● **Written request**: Put every line of the listing below into a numbered list, leaving out the blank lines.
>>
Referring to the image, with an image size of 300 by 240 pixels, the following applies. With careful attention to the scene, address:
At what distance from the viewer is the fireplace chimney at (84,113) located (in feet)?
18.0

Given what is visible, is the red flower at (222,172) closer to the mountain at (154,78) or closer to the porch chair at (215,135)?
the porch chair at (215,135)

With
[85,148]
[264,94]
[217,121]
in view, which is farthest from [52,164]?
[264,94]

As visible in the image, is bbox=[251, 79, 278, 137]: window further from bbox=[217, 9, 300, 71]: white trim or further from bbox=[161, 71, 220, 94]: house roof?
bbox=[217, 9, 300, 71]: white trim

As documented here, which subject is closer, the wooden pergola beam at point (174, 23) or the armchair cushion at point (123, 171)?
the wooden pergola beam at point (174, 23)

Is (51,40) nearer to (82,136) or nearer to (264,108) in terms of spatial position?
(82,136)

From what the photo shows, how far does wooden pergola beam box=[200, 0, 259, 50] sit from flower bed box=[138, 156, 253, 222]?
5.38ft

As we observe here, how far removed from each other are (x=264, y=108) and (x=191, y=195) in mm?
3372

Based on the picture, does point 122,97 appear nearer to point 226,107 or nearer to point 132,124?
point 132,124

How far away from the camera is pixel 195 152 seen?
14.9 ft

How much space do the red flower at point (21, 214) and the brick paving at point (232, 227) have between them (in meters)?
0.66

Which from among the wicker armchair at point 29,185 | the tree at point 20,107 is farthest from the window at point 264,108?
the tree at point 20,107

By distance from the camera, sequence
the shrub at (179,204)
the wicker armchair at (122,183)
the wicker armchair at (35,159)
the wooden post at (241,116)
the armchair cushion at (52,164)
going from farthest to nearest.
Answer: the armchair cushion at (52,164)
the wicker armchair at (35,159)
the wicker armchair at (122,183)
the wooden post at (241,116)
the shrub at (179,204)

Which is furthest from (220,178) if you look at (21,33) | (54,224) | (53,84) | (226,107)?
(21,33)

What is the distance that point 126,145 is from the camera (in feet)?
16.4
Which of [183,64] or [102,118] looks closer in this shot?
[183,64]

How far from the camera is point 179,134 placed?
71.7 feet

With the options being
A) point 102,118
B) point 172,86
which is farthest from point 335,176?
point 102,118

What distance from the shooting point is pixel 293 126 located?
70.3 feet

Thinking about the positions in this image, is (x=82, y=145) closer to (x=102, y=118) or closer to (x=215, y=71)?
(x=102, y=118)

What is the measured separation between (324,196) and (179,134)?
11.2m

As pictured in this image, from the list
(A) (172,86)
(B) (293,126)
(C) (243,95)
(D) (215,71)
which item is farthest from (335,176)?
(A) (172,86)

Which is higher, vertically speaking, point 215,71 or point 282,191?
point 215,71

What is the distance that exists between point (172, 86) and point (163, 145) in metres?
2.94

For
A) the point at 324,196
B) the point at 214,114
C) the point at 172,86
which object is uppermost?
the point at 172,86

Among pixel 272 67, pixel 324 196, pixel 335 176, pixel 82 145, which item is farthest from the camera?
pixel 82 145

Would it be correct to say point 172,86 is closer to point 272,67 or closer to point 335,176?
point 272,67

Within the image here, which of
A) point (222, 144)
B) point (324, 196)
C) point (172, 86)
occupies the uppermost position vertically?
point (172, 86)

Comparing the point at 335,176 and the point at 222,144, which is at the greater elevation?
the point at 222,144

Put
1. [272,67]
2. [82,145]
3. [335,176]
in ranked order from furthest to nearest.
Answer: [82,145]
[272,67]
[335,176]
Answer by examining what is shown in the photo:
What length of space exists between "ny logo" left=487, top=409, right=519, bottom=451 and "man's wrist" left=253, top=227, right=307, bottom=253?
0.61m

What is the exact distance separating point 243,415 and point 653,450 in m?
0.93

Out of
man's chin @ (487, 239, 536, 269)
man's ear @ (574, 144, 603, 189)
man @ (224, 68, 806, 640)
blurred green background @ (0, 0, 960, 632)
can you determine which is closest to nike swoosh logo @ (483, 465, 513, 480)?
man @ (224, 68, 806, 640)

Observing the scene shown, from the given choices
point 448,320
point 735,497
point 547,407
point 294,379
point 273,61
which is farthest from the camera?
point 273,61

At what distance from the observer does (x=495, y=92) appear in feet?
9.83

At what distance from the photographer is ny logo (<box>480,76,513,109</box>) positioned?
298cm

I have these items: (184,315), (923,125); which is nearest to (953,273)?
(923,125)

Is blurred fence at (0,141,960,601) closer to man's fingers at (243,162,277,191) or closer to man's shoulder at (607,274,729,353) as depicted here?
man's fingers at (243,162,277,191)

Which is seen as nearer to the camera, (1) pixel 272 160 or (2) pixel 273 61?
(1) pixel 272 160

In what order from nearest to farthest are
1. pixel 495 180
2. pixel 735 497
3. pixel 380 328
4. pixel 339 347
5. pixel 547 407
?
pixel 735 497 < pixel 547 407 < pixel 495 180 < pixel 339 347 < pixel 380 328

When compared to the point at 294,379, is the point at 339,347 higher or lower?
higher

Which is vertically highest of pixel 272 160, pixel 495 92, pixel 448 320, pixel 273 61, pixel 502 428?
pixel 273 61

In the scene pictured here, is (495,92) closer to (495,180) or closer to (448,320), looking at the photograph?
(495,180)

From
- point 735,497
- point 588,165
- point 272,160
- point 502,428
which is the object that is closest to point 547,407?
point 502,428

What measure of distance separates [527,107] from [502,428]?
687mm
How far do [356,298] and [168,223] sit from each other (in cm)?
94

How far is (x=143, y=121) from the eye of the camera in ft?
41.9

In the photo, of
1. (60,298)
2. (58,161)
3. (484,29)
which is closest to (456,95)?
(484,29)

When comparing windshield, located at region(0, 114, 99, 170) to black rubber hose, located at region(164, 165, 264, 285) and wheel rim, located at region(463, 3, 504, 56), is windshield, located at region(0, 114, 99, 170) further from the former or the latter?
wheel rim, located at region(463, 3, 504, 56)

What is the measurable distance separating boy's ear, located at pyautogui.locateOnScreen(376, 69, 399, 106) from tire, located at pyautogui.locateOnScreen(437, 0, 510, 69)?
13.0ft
<<
● **The output**:
1. Referring to the image, with an image size of 300 by 240 pixels, the following applies. With careful attention to the scene, address:
2. At what distance from the viewer is the fireplace chimney at (84,113) located (in feet)?
3. 18.0
4. Given what is visible, is the red flower at (222,172) closer to the mountain at (154,78) or closer to the porch chair at (215,135)?
5. the porch chair at (215,135)
6. With
7. [85,148]
8. [264,94]
9. [217,121]
10. in view, which is farthest from [52,164]?
11. [264,94]
12. As visible in the image, is bbox=[251, 79, 278, 137]: window further from bbox=[217, 9, 300, 71]: white trim or further from bbox=[161, 71, 220, 94]: house roof?
13. bbox=[217, 9, 300, 71]: white trim
14. As documented here, which subject is closer, the wooden pergola beam at point (174, 23) or the armchair cushion at point (123, 171)?
15. the wooden pergola beam at point (174, 23)
16. Is (51,40) nearer to (82,136) or nearer to (264,108) in terms of spatial position?
17. (82,136)
18. From what the photo shows, how far does wooden pergola beam box=[200, 0, 259, 50] sit from flower bed box=[138, 156, 253, 222]?
19. 5.38ft
20. As we observe here, how far removed from each other are (x=264, y=108) and (x=191, y=195) in mm?
21. 3372
22. Based on the picture, does point 122,97 appear nearer to point 226,107 or nearer to point 132,124?
23. point 132,124
24. How far away from the camera is pixel 195 152 seen?
25. 14.9 ft
26. How much space do the red flower at point (21, 214) and the brick paving at point (232, 227) have between them (in meters)?
27. 0.66
28. Which from among the wicker armchair at point 29,185 | the tree at point 20,107 is farthest from the window at point 264,108?
29. the tree at point 20,107
30. By distance from the camera, sequence
31. the shrub at (179,204)
32. the wicker armchair at (122,183)
33. the wicker armchair at (35,159)
34. the wooden post at (241,116)
35. the armchair cushion at (52,164)
36. going from farthest to nearest.
37. Answer: the armchair cushion at (52,164)
38. the wicker armchair at (35,159)
39. the wicker armchair at (122,183)
40. the wooden post at (241,116)
41. the shrub at (179,204)
42. Which is furthest from (220,178) if you look at (21,33) | (54,224) | (53,84) | (226,107)?
43. (21,33)
44. What is the distance that point 126,145 is from the camera (in feet)?
45. 16.4
46. Which of [183,64] or [102,118] looks closer in this shot?
47. [183,64]
48. How far from the camera is point 179,134 placed?
49. 71.7 feet
50. With the options being
51. A) point 102,118
52. B) point 172,86
53. which is farthest from point 335,176?
54. point 102,118
55. What distance from the shooting point is pixel 293 126 located?
56. 70.3 feet
57. Thinking about the positions in this image, is (x=82, y=145) closer to (x=102, y=118) or closer to (x=215, y=71)?
58. (x=102, y=118)
59. What is the measured separation between (324,196) and (179,134)?
60. 11.2m
61. As pictured in this image, from the list
62. (A) (172,86)
63. (B) (293,126)
64. (C) (243,95)
65. (D) (215,71)
66. which item is farthest from (335,176)?
67. (A) (172,86)
68. Which is higher, vertically speaking, point 215,71 or point 282,191?
69. point 215,71
70. What is the distance that exists between point (172, 86) and point (163, 145) in metres?
71. 2.94
72. For
73. A) the point at 324,196
74. B) the point at 214,114
75. C) the point at 172,86
76. which object is uppermost?
77. the point at 172,86
78. Among pixel 272 67, pixel 324 196, pixel 335 176, pixel 82 145, which item is farthest from the camera?
79. pixel 82 145
80. Would it be correct to say point 172,86 is closer to point 272,67 or closer to point 335,176?
81. point 272,67
82. Within the image here, which of
83. A) point (222, 144)
84. B) point (324, 196)
85. C) point (172, 86)
86. occupies the uppermost position vertically?
87. point (172, 86)
88. Comparing the point at 335,176 and the point at 222,144, which is at the greater elevation?
89. the point at 222,144
90. Put
91. 1. [272,67]
92. 2. [82,145]
93. 3. [335,176]
94. in ranked order from furthest to nearest.
95. Answer: [82,145]
96. [272,67]
97. [335,176]
98. Answer by examining what is shown in the photo:
99. What length of space exists between "ny logo" left=487, top=409, right=519, bottom=451 and "man's wrist" left=253, top=227, right=307, bottom=253?
100. 0.61m
101. What is the exact distance separating point 243,415 and point 653,450 in m?
102. 0.93
103. Out of
104. man's chin @ (487, 239, 536, 269)
105. man's ear @ (574, 144, 603, 189)
106. man @ (224, 68, 806, 640)
107. blurred green background @ (0, 0, 960, 632)
108. can you determine which is closest to nike swoosh logo @ (483, 465, 513, 480)?
109. man @ (224, 68, 806, 640)
110. Observing the scene shown, from the given choices
111. point 448,320
112. point 735,497
113. point 547,407
114. point 294,379
115. point 273,61
116. which is farthest from the camera?
117. point 273,61
118. At what distance from the observer does (x=495, y=92) appear in feet?
119. 9.83
120. At what distance from the photographer is ny logo (<box>480,76,513,109</box>) positioned?
121. 298cm
122. I have these items: (184,315), (923,125); which is nearest to (953,273)?
123. (923,125)
124. Is blurred fence at (0,141,960,601) closer to man's fingers at (243,162,277,191) or closer to man's shoulder at (607,274,729,353) as depicted here?
125. man's fingers at (243,162,277,191)
126. Which is seen as nearer to the camera, (1) pixel 272 160 or (2) pixel 273 61?
127. (1) pixel 272 160
128. In what order from nearest to farthest are
129. 1. pixel 495 180
130. 2. pixel 735 497
131. 3. pixel 380 328
132. 4. pixel 339 347
133. 5. pixel 547 407
134. ?
135. pixel 735 497 < pixel 547 407 < pixel 495 180 < pixel 339 347 < pixel 380 328
136. When compared to the point at 294,379, is the point at 339,347 higher or lower?
137. higher
138. Which is vertically highest of pixel 272 160, pixel 495 92, pixel 448 320, pixel 273 61, pixel 502 428?
139. pixel 273 61
140. In the scene pictured here, is (495,92) closer to (495,180) or closer to (448,320), looking at the photograph?
141. (495,180)
142. From
143. - point 735,497
144. - point 588,165
145. - point 272,160
146. - point 502,428
147. which is the object that is closest to point 547,407?
148. point 502,428
149. What measure of distance separates [527,107] from [502,428]?
150. 687mm
151. How far do [356,298] and [168,223] sit from each other (in cm)?
152. 94
153. How far is (x=143, y=121) from the eye of the camera in ft?
154. 41.9
155. In the photo, of
156. 1. (60,298)
157. 2. (58,161)
158. 3. (484,29)
159. which is closest to (456,95)?
160. (484,29)
161. When comparing windshield, located at region(0, 114, 99, 170) to black rubber hose, located at region(164, 165, 264, 285) and wheel rim, located at region(463, 3, 504, 56), is windshield, located at region(0, 114, 99, 170) further from the former or the latter?
162. wheel rim, located at region(463, 3, 504, 56)
163. What is the measurable distance separating boy's ear, located at pyautogui.locateOnScreen(376, 69, 399, 106) from tire, located at pyautogui.locateOnScreen(437, 0, 510, 69)?
164. 13.0ft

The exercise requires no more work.